Dieudonné Kaluba a ouvert la rentrée judiciaire à la Cour constitutionnelle

Les hauts magistrats qui composent la Cour constitutionnelle ont repris du service, le samedi 16 octobre dernier, à travers la rentrée judiciaire 2021-2022, ouverte par le président de cette juridiction, Dieudonné Kaluba, au cours d’une cérémonie officielle organisée dans la salle de spectacles du Palais du peuple.

Placée sous le thème : « Les grandes tendances jurisprudentielles de la Cour constitutionnelle de la République Démocratique du Congo », cette rentrée judiciaire s’est déroulée en présence du premier ministre, Jean-Michel Sama Lukonde, qui a représenté le président de la République.

Dans son discours doctrinal axé sur six points essentiels, à savoir : le contrôle de constitutionnalité, l’interprétation de la constitution, la déclaration du patrimoine, les erreurs matérielles contenues dans un arrêt, le conflit d’attribution des compétences devant la Cour constitutionnelle et enfin la présentation des statistiques judiciaires de la Cour, le professeur Kaluba Dibwa a motivé le choix de ce sujet « par la nécessité de mettre en évidence les grandes orientations prises par cette instance dans chaque matière relevant de sa compétence permettant ainsi à l’opinion publique de comprendre l’instruction globale de son activité déterminée par sa saisine. »

2.979 arrêts rendus depuis 2015

Faisant les statistiques des travaux de la Haute cour depuis son installation, le juge-président Dieudonné Kaluba a laissé entendre que son institution a déjà enregistré 3.335 affaires depuis 2015. « Depuis avril 2015 date de son installation au 19 septembre 2021, la Cour constitutionnelle a enregistré 3.335 Affaires, et rendu toutes matières confondues 2979 arrêts. »

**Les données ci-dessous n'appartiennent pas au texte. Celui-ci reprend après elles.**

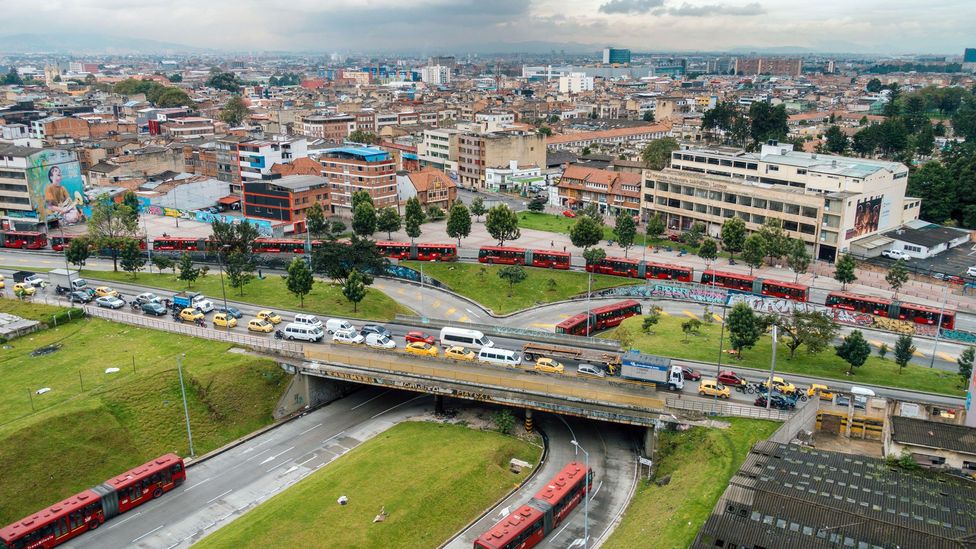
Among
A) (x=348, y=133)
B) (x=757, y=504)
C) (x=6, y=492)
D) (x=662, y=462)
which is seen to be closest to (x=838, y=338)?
(x=662, y=462)

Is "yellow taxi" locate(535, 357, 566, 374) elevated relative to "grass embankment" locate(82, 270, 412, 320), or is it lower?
elevated

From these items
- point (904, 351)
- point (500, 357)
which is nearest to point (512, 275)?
point (500, 357)

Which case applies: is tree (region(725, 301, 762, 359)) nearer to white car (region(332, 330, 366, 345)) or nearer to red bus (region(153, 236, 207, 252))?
white car (region(332, 330, 366, 345))

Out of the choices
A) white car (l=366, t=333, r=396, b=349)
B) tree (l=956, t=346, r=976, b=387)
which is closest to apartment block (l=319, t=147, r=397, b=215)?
white car (l=366, t=333, r=396, b=349)

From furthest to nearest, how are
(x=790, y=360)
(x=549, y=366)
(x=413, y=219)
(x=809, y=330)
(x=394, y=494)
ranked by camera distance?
1. (x=413, y=219)
2. (x=790, y=360)
3. (x=809, y=330)
4. (x=549, y=366)
5. (x=394, y=494)

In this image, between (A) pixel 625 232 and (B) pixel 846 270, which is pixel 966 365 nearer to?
(B) pixel 846 270

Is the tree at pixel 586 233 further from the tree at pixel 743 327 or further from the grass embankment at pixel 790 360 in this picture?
the tree at pixel 743 327
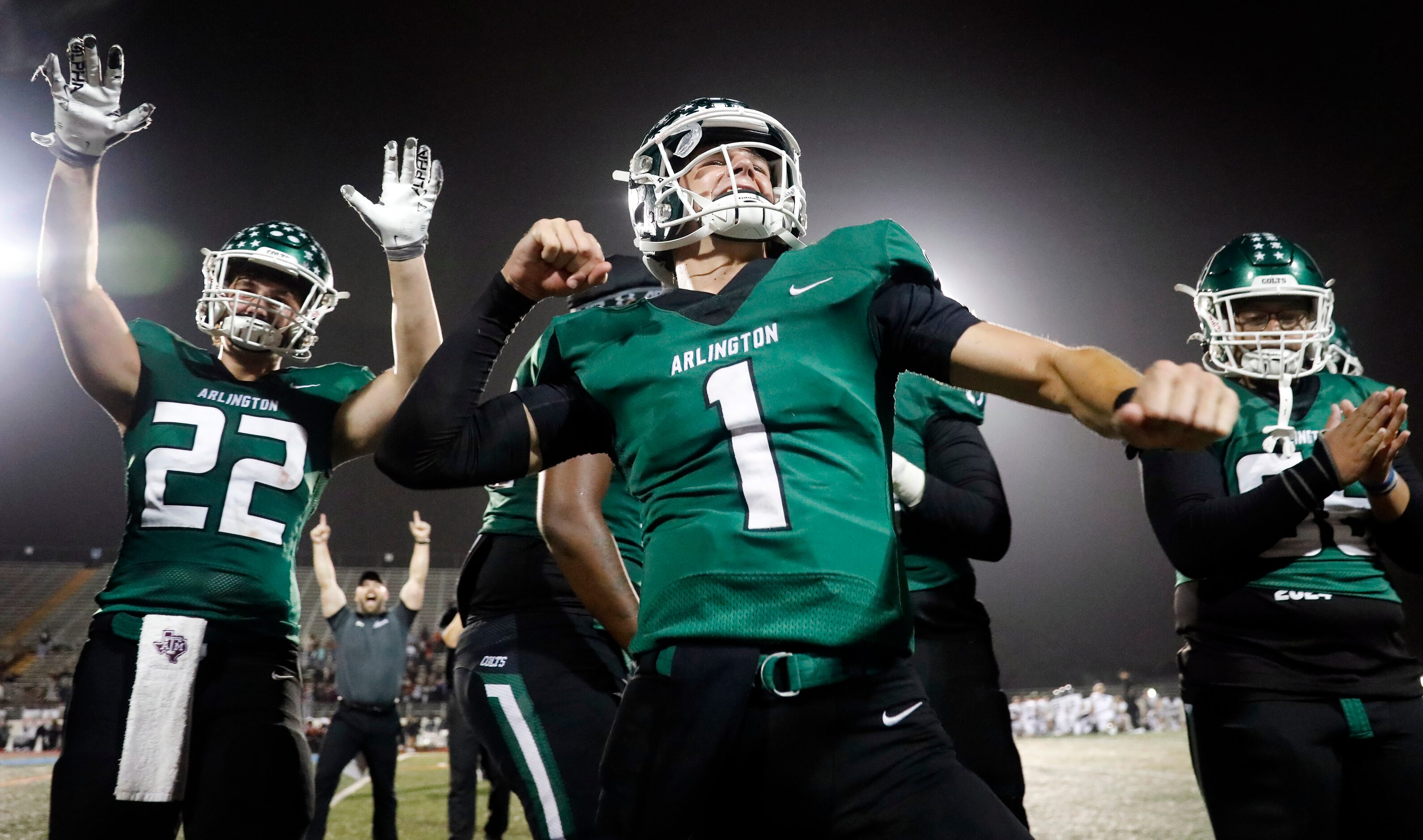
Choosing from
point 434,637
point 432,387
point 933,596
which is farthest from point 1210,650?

Ces données statistiques se résument comme suit : sur 1.745 affaires inscrites en matière de contrôle de constitutionnalité, d’interprétation ou d’appréciation de la conformité à la constitution, 1.482 décisions ont été prononcées, indique-t-il. « En 2015, 66 affaires dont 19 statuant sur le contrôle de constitutionnalité, 12 concernant l’interprétation de certaines dispositions de la constitution, 35 en appréciation de la conformité à la constitution. En 2016, 51 dont 38 en matière de contrôle de constitutionnalité, 12 en matière d’interprétation, un arrêt en appréciation de la conformité de la constitution. En 2017, 87 arrêts rendus relatifs au contrôle de constitutionnalité. En 2018, 65 dont 56 en matière de contrôle de constitutionnalité, 9 en appréciation de la conformité à la constitution ; en 2019, 48 dont 7 en matière de constitutionnalité, 13 en matière d’interprétation et 28 en appréciation de la conformité à la constitution. En 2020, 571 arrêts rendus dont 306 au premier trimestre, 45 au deuxième trimestre, 21 au 3e trimestre et 209 au 4e trimestre. En 2021, 594 arrêts rendus dont 396 au premier trimestre, 114 au 2e trimestre et 84 à la fin du 3e trimestre », a explicité Dieudonné Kaluba.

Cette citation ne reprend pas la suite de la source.